Recently I completed a complex scheme to allow page visitors to download free music, or alternately play (or download) music they’ve paid for. My implementation involves a stand-alone html file, which communicates with a PHP script using javascript and links, to complete or authorize all activities. Every action is logged. Now this is all my original music and I’m no super star, so I was hugely surprised to see my logs filled with people trying to hack my PHP script. Now to be fair, a great deal of my logs showing failed actions may be due to the visitor disabling cookies. Fine… visitors are explicitly warned that the page features won’t work if cookies are found disabled. I do this to screen out anyone setting up a robot or hacking script designed to keep trying, and the page needs encrypted cookies anyway to authorize song permissions. Multiple logged failures with timestamps less than a second apart further prove its not being caused by visitors clicking randomly.
Well the logs do show me the visitors IP, so up till now, I’ve been watching the logs for repeat offenders.
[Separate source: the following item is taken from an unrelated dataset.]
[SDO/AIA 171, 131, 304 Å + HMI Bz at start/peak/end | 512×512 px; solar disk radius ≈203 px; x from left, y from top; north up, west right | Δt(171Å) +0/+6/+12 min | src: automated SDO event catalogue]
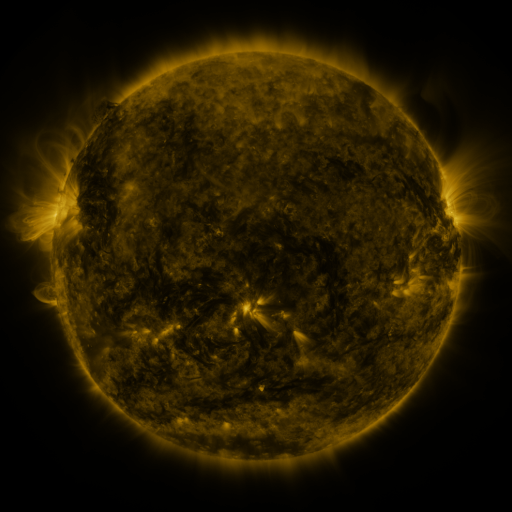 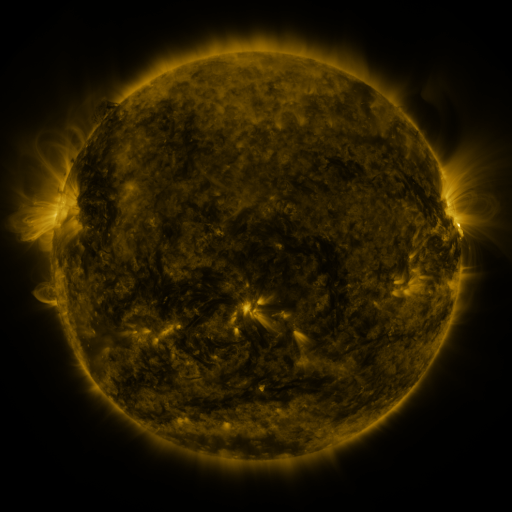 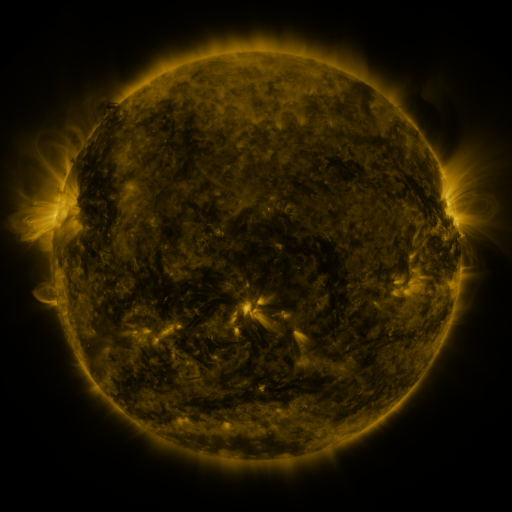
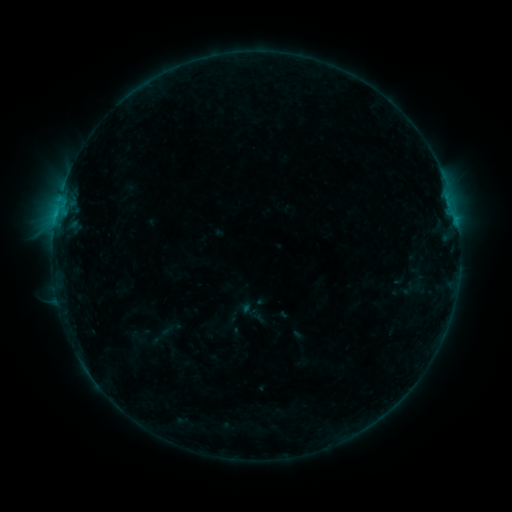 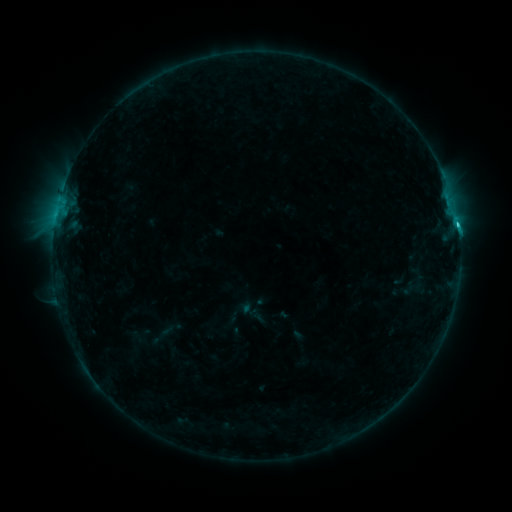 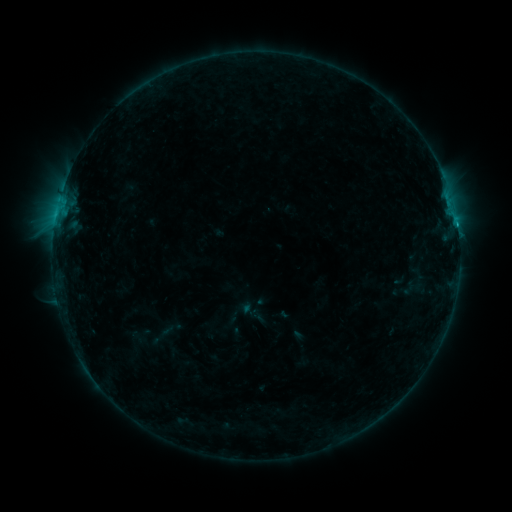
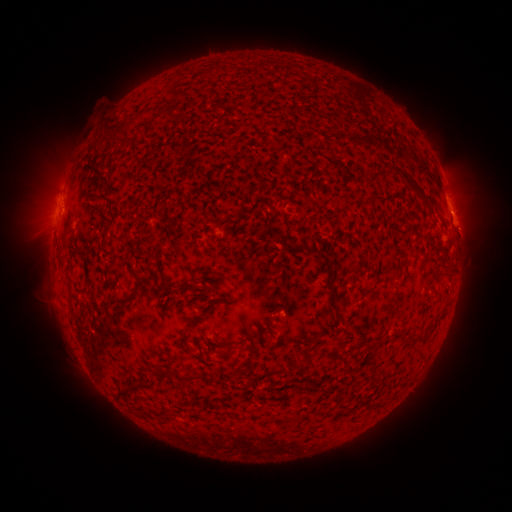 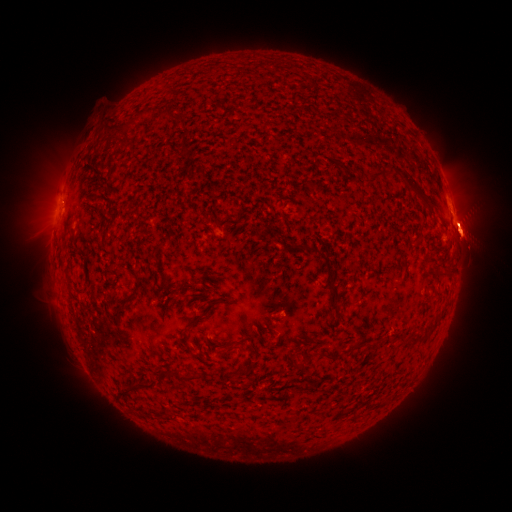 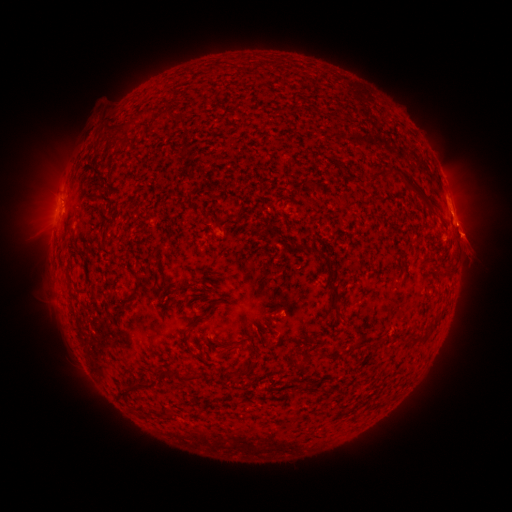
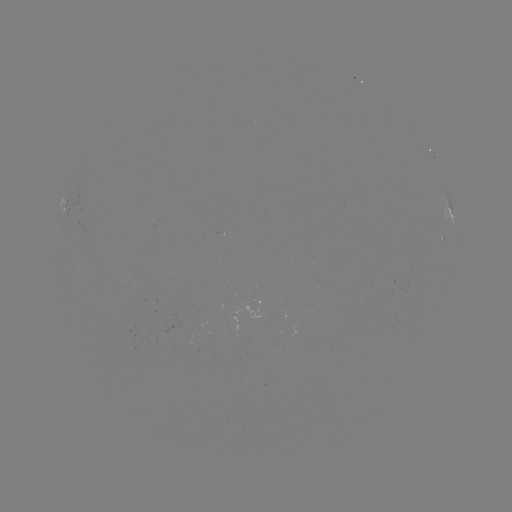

Those IPs often trace to Romainia or other locations with doubtful “legitimate” interest in my site. So I then manually deny access to my whole site from those IPs by editing my .HTACCESS file. Now I’ve been thinking of going further by automating that process… recording obvious hack attempts in a database and automatically adding repeat offenders to my growing list of HTACCESS denials.
But now I’m thinking that maybe I’m wasting my time? Maybe I should simply start ignoring the obvious hack attempts, and not even log them. The site and the music authorization scheme have been working perfectly for months now, and if anyone has hacked into my protected directories to gain unauthorized access to files, its obvious they are **not
So what is the general consensus about what to do in cases like this? Should I allow hack attempts to continue unabated, and stop logging them at all? Or should I actively go to battle, by implementing automatic denial additions to my HTACCESS file as I described? The battle seems like a good idea because I’m not crazy about letting hackers waste bandwidth I’m paying for. But on the other hand, I know these things are like a nuclear arms race, and I’ve got a pile of other projects and pages to get to. So maybe as long as the script is blocking them all successfully, I should stop logging them all and ignore the nefarious activity?